■ EXERCISE AIM
Below is some material; set it all down exactly, apart from the pictures.

■ EXTRACTED RECORDS

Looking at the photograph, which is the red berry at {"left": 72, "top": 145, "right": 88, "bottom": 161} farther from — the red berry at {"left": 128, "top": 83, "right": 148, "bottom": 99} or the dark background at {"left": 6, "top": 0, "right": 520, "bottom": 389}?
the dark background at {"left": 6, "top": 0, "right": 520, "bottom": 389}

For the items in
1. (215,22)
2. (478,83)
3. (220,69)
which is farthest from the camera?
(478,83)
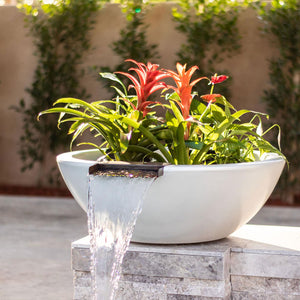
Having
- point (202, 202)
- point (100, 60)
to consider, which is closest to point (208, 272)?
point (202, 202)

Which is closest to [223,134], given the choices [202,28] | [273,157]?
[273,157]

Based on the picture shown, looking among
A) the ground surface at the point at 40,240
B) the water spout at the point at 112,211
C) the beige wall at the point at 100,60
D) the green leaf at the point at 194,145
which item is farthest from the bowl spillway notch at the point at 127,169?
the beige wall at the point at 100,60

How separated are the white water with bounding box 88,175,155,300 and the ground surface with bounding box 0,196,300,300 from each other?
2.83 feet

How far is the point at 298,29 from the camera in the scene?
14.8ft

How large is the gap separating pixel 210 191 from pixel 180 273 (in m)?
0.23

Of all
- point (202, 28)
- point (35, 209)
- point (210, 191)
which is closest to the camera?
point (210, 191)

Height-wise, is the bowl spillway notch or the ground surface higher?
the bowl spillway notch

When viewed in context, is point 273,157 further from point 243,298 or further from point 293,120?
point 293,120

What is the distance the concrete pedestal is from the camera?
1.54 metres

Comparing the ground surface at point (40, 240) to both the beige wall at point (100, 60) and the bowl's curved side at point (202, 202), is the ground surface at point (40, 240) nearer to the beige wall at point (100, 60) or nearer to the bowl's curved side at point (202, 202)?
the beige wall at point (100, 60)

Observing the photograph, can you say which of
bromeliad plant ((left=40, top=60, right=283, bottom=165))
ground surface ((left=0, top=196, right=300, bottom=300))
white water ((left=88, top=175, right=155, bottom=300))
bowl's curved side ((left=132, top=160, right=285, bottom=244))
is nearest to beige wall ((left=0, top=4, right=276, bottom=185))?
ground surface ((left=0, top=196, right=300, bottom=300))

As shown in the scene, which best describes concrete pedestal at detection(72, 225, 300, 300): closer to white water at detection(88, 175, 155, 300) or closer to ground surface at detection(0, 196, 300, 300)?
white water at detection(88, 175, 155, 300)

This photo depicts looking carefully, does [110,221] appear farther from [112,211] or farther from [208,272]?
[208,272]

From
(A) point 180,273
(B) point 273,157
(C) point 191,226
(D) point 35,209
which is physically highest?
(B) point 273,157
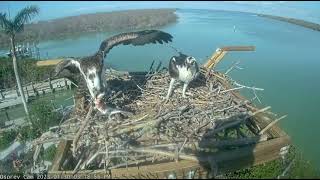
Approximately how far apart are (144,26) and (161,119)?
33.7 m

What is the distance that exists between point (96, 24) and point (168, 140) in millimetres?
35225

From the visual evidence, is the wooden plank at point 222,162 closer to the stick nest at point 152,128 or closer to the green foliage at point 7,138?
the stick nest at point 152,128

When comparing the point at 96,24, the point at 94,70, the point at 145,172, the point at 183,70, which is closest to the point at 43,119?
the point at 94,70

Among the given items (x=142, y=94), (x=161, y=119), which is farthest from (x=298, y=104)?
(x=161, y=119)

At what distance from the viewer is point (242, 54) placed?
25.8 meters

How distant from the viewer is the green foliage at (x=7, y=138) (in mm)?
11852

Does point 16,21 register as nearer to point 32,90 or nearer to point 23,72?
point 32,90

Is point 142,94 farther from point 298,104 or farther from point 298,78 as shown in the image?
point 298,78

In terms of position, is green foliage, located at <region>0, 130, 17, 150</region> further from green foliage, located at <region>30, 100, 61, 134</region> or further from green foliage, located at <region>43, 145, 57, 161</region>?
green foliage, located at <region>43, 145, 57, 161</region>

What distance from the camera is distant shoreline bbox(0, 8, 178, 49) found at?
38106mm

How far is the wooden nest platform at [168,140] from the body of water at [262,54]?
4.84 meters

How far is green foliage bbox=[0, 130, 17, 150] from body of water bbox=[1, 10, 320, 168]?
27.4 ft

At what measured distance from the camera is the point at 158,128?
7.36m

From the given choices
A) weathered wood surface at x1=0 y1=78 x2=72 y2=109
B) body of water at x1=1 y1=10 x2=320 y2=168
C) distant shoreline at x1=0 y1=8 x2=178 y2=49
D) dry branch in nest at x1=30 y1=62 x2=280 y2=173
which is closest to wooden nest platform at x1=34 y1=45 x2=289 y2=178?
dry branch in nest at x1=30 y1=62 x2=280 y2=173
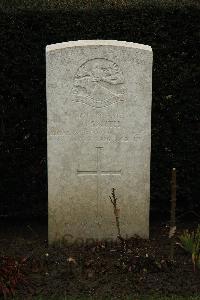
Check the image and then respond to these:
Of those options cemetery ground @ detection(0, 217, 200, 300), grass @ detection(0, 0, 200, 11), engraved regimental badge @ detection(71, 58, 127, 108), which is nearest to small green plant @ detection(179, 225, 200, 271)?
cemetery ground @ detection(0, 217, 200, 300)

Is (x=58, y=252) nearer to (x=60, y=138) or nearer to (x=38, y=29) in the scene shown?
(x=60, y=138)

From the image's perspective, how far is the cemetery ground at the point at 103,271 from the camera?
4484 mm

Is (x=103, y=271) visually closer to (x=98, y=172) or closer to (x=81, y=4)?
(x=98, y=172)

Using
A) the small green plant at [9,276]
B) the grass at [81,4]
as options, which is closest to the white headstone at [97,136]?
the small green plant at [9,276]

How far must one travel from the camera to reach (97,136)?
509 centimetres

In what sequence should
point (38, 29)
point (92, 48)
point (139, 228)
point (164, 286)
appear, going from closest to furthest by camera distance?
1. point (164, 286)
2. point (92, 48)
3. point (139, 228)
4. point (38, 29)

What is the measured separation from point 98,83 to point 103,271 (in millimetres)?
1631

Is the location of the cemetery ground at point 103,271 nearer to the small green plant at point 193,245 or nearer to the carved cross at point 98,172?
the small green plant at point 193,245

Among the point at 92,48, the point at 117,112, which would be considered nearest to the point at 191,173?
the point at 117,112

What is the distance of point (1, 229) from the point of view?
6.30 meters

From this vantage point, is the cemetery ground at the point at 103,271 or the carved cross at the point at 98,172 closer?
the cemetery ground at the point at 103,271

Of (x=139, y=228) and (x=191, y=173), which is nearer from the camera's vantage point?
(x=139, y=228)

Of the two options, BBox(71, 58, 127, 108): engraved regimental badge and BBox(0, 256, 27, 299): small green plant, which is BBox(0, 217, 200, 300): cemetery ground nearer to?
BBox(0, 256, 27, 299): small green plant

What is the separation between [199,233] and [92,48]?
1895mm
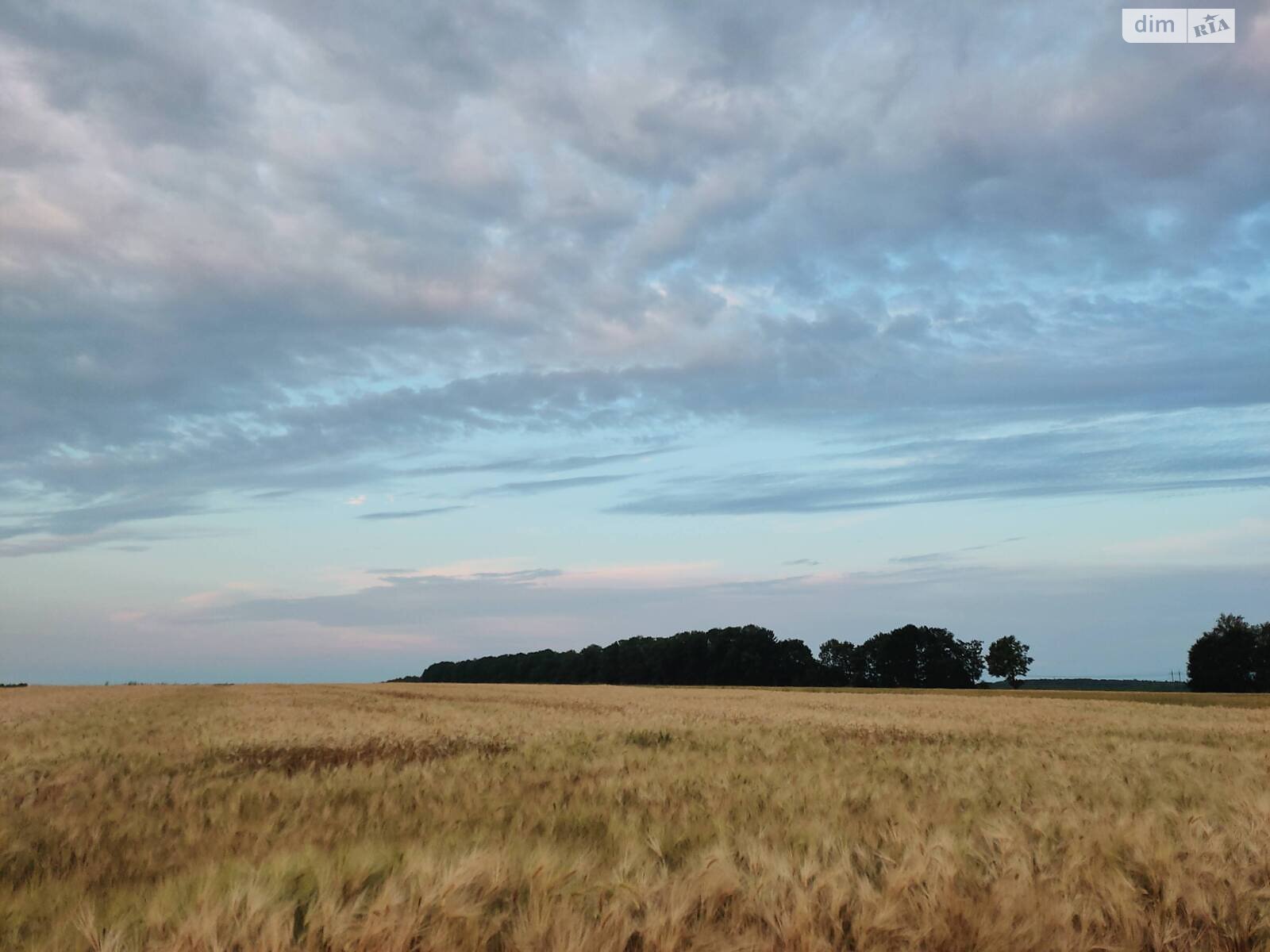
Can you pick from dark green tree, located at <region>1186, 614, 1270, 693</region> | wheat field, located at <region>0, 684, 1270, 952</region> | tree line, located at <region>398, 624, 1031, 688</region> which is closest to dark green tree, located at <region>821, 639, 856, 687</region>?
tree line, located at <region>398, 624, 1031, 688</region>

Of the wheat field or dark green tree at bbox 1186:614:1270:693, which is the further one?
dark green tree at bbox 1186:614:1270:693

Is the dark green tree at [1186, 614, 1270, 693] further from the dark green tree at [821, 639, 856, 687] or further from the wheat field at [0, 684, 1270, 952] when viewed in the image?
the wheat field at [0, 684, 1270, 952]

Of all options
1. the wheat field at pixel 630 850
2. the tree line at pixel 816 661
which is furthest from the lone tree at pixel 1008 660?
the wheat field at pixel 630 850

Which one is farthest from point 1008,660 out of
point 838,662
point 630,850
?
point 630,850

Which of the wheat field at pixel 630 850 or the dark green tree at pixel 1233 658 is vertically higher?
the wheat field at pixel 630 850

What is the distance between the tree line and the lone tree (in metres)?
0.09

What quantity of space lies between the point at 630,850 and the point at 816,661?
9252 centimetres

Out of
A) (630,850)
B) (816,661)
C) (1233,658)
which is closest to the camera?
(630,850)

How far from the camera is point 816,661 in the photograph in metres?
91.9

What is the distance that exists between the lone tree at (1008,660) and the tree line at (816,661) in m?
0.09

■ ANSWER TO THIS TASK
Looking at the photograph, which is the red berry at {"left": 72, "top": 145, "right": 88, "bottom": 161} farther from — the red berry at {"left": 128, "top": 83, "right": 148, "bottom": 99} or the dark background at {"left": 6, "top": 0, "right": 520, "bottom": 389}?
the dark background at {"left": 6, "top": 0, "right": 520, "bottom": 389}

For the items in
1. (215,22)
2. (478,83)
3. (220,69)
which is farthest from the camera?
(478,83)
Having
- point (202, 202)
- point (100, 60)
to consider, which is closest to point (208, 272)?
point (202, 202)

Which is closest to [223,134], given the choices [202,28] | [273,157]?
[273,157]

Based on the picture shown, looking among
A) the ground surface at the point at 40,240
B) the water spout at the point at 112,211
C) the beige wall at the point at 100,60
D) the green leaf at the point at 194,145
which item is farthest from the bowl spillway notch at the point at 127,169?
the beige wall at the point at 100,60

How separated are the white water with bounding box 88,175,155,300 and the ground surface with bounding box 0,196,300,300 from each other?
2.83 feet

How far is the point at 298,29 from the camera in the scene?
14.8ft

How large is the gap separating pixel 210 191 from pixel 180 273 (in m)?
0.23

Of all
- point (202, 28)
- point (35, 209)
- point (210, 191)
which is closest to the camera?
point (210, 191)

Height-wise, is the bowl spillway notch or the ground surface higher?
the bowl spillway notch

When viewed in context, is point 273,157 further from point 243,298 or further from point 293,120?
point 293,120

What is the distance the concrete pedestal is from the camera?
1.54 metres

Comparing the ground surface at point (40, 240) to both the beige wall at point (100, 60) and the bowl's curved side at point (202, 202), is the ground surface at point (40, 240) nearer to the beige wall at point (100, 60) or nearer to the bowl's curved side at point (202, 202)?
the beige wall at point (100, 60)

Observing the photograph, can you say which of
bromeliad plant ((left=40, top=60, right=283, bottom=165))
ground surface ((left=0, top=196, right=300, bottom=300))
white water ((left=88, top=175, right=155, bottom=300))
bowl's curved side ((left=132, top=160, right=285, bottom=244))
is nearest to beige wall ((left=0, top=4, right=276, bottom=185))?
ground surface ((left=0, top=196, right=300, bottom=300))

As shown in the scene, which best describes concrete pedestal at detection(72, 225, 300, 300): closer to white water at detection(88, 175, 155, 300) or closer to ground surface at detection(0, 196, 300, 300)?
white water at detection(88, 175, 155, 300)

This photo depicts looking carefully, does [110,221] appear farther from [112,211] or farther from [208,272]?
[208,272]

From
(A) point 180,273
(B) point 273,157
(C) point 191,226
(D) point 35,209
which is physically highest?
(B) point 273,157
Approximately how far apart are (144,26) and (161,119)?
33.7 m

What is the distance that exists between point (96, 24) and point (168, 140) in millimetres?
35225

From the visual evidence, is the wooden plank at point 222,162 closer to the stick nest at point 152,128 or closer to the green foliage at point 7,138?
the stick nest at point 152,128

When comparing the point at 96,24, the point at 94,70, the point at 145,172, the point at 183,70, which is closest to the point at 43,119?
the point at 94,70

Among the given items (x=142, y=94), (x=161, y=119), which is farthest from (x=298, y=104)?
(x=161, y=119)

At what distance from the viewer is point (242, 54) placed?
25.8 meters

How distant from the viewer is the green foliage at (x=7, y=138) (in mm)?
11852

Does point 16,21 register as nearer to point 32,90 or nearer to point 23,72?
point 32,90

Is point 142,94 farther from point 298,104 or farther from point 298,78 as shown in the image?
point 298,78

In terms of position, is green foliage, located at <region>0, 130, 17, 150</region> further from green foliage, located at <region>30, 100, 61, 134</region> or further from green foliage, located at <region>43, 145, 57, 161</region>?
green foliage, located at <region>43, 145, 57, 161</region>

What distance from the camera is distant shoreline bbox(0, 8, 178, 49) found at?
38106mm

How far is the wooden nest platform at [168,140] from the body of water at [262,54]?
4.84 meters

How far is green foliage bbox=[0, 130, 17, 150] from body of water bbox=[1, 10, 320, 168]?
27.4 ft

At what measured distance from the camera is the point at 158,128?
7.36m

From the given choices
A) weathered wood surface at x1=0 y1=78 x2=72 y2=109
B) body of water at x1=1 y1=10 x2=320 y2=168
C) distant shoreline at x1=0 y1=8 x2=178 y2=49
D) dry branch in nest at x1=30 y1=62 x2=280 y2=173
which is closest to wooden nest platform at x1=34 y1=45 x2=289 y2=178?
dry branch in nest at x1=30 y1=62 x2=280 y2=173
Check the image and then respond to these:
Of those options cemetery ground @ detection(0, 217, 200, 300), grass @ detection(0, 0, 200, 11), engraved regimental badge @ detection(71, 58, 127, 108), which is nearest to small green plant @ detection(179, 225, 200, 271)?
cemetery ground @ detection(0, 217, 200, 300)

Is (x=58, y=252) nearer to (x=60, y=138) or nearer to (x=38, y=29) in the scene shown?
(x=60, y=138)

From the image's perspective, how far is the cemetery ground at the point at 103,271 from the camera?
4484 mm

Is (x=103, y=271) visually closer to (x=98, y=172) or closer to (x=81, y=4)?
(x=98, y=172)

Using
A) the small green plant at [9,276]
B) the grass at [81,4]
as options, which is closest to the white headstone at [97,136]?
the small green plant at [9,276]

How far must one travel from the camera to reach (97,136)?
509 centimetres

In what sequence should
point (38, 29)
point (92, 48)
point (139, 228)
point (164, 286)
appear, going from closest to furthest by camera distance?
1. point (164, 286)
2. point (92, 48)
3. point (139, 228)
4. point (38, 29)

What is the measured separation from point 98,83 to point 103,271 (in millimetres)?
1631

Is the location of the cemetery ground at point 103,271 nearer to the small green plant at point 193,245 or nearer to the carved cross at point 98,172?
the small green plant at point 193,245

Among the point at 92,48, the point at 117,112, which would be considered nearest to the point at 191,173?
the point at 117,112

What is the distance of point (1, 229) from the point of view?
6.30 meters

From this vantage point, is the cemetery ground at the point at 103,271 or the carved cross at the point at 98,172 closer?
the cemetery ground at the point at 103,271

Of (x=139, y=228) and (x=191, y=173), which is nearer from the camera's vantage point?
(x=139, y=228)

Of the two options, BBox(71, 58, 127, 108): engraved regimental badge and BBox(0, 256, 27, 299): small green plant, which is BBox(0, 217, 200, 300): cemetery ground nearer to?
BBox(0, 256, 27, 299): small green plant

What is the separation between [199,233] and [92,48]?
1895mm
Can you pick from dark green tree, located at <region>1186, 614, 1270, 693</region> | wheat field, located at <region>0, 684, 1270, 952</region> | tree line, located at <region>398, 624, 1031, 688</region> which is closest to dark green tree, located at <region>821, 639, 856, 687</region>?
tree line, located at <region>398, 624, 1031, 688</region>

Of the wheat field or dark green tree at bbox 1186:614:1270:693, which is the further one?
dark green tree at bbox 1186:614:1270:693

Is the dark green tree at [1186, 614, 1270, 693] further from the dark green tree at [821, 639, 856, 687] or further from the wheat field at [0, 684, 1270, 952] when viewed in the image?
the wheat field at [0, 684, 1270, 952]

Of all options
1. the wheat field at pixel 630 850
2. the tree line at pixel 816 661
which is furthest from the lone tree at pixel 1008 660?
the wheat field at pixel 630 850

Which one is farthest from point 1008,660 out of
point 838,662
point 630,850
?
point 630,850

Which of the wheat field at pixel 630 850 or the dark green tree at pixel 1233 658 is vertically higher?
the wheat field at pixel 630 850

What is the distance between the tree line and the lone tree (in metres)?
0.09

What quantity of space lies between the point at 630,850 and the point at 816,661?
9252 centimetres

Out of
A) (630,850)
B) (816,661)
C) (1233,658)
which is closest to the camera?
(630,850)

How far from the camera is point 816,661 in the photograph in metres?
91.9

What is the distance that exists between the lone tree at (1008,660) and the tree line at (816,661) in m?
0.09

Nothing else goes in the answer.